Today Stanley asked me a
simple question: how can we check if the contents of two SQL tables are
the same? Well, you just do SELECT * FROM t1 = t2
…
wait, that’s wrong, comparison doesn’t work on entire tables in SQL. My
second attempt is a bit better: if we take the difference of the table
both ways, and end up with empty results, then they must be the same,
right? In SQL: SELECT * FROM t1 EXCEPT SELECT * FROM t2
(and the other way). Wrong again! Because EXCEPT
takes the
set difference, it will be empty if, say, t1
contains 2 copies of a tuple, but t2
contains only one.
I gave up a little bit and started searching online, but surprisingly
there was not a single satisfying answer! The solutions online either
suffer from the same issue as the EXCEPT
query, or
use some obscure features that are not standard SQL (e.g. CHECKSUM
which doesn’t really work
anyways). How hard can it be to compare two tables in SQL?!

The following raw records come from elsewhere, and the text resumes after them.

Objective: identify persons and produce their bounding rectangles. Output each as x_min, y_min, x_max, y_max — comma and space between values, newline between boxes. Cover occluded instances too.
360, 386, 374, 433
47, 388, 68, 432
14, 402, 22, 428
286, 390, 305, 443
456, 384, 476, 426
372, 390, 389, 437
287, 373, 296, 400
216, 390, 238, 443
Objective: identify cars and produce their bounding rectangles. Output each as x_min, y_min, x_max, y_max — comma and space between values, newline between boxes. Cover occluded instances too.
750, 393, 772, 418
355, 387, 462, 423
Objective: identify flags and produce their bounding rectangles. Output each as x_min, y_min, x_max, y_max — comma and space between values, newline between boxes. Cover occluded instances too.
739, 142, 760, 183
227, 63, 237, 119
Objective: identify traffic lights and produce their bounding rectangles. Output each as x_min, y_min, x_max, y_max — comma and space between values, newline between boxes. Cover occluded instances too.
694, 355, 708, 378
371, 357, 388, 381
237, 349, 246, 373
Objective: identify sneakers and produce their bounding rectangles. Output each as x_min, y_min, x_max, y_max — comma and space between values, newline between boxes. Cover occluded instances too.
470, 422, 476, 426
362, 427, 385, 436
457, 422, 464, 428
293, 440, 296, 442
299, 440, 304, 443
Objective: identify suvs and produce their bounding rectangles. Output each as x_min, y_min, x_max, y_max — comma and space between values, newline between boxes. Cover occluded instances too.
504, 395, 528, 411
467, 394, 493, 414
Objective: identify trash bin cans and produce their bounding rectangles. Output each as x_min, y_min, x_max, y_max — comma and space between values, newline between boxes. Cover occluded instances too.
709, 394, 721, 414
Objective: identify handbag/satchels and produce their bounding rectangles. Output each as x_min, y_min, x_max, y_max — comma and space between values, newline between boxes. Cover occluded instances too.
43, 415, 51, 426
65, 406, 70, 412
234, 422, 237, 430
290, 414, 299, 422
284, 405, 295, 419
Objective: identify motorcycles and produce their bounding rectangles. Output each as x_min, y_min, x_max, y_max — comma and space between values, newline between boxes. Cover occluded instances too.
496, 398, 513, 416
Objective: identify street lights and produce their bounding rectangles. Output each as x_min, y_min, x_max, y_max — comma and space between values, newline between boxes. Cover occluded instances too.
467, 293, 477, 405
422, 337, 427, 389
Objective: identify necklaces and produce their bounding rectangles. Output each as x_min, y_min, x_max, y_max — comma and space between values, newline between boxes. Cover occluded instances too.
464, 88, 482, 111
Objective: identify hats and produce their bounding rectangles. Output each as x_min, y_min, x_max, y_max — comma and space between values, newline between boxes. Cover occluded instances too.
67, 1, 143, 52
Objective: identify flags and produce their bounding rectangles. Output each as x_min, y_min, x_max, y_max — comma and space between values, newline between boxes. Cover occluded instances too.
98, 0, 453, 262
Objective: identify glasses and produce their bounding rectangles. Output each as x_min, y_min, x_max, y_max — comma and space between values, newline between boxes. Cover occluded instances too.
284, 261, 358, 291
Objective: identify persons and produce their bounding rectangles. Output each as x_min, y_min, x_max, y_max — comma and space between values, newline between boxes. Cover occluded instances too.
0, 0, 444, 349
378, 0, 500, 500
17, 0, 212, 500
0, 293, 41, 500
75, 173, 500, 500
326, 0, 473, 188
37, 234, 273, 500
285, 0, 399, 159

Intrigued, I posted the problem as a challenge to my colleagues: Write a query, using only standard SQL features, to check if two tables are the same. Here “same” means the two table contains the same set of distinct tuples, and every tuple has the same number of copies in each table. Formally, they are the same bag/multiset.
If you’ve read the SQL standard (and every “non-standard”) cover to
cover, you’ll come with the following query after a few campari drinks:
SELECT * FROM t1 EXCEPT ALL SELECT * FROM t2
.
The key is EXCEPT ALL
which takes the “bag difference” similar to how UNION ALL
takes the “bag union”. Alas, EXCEPT ALL
is not implemented by SQLite! And probably for good reasons: whereas
EXCEPT
can
be compiled to just an anti-join, executing EXCEPT ALL
probably requires keeping track of which copy of the same tuple we’ve
seen, or keeping a count per distinct tuple.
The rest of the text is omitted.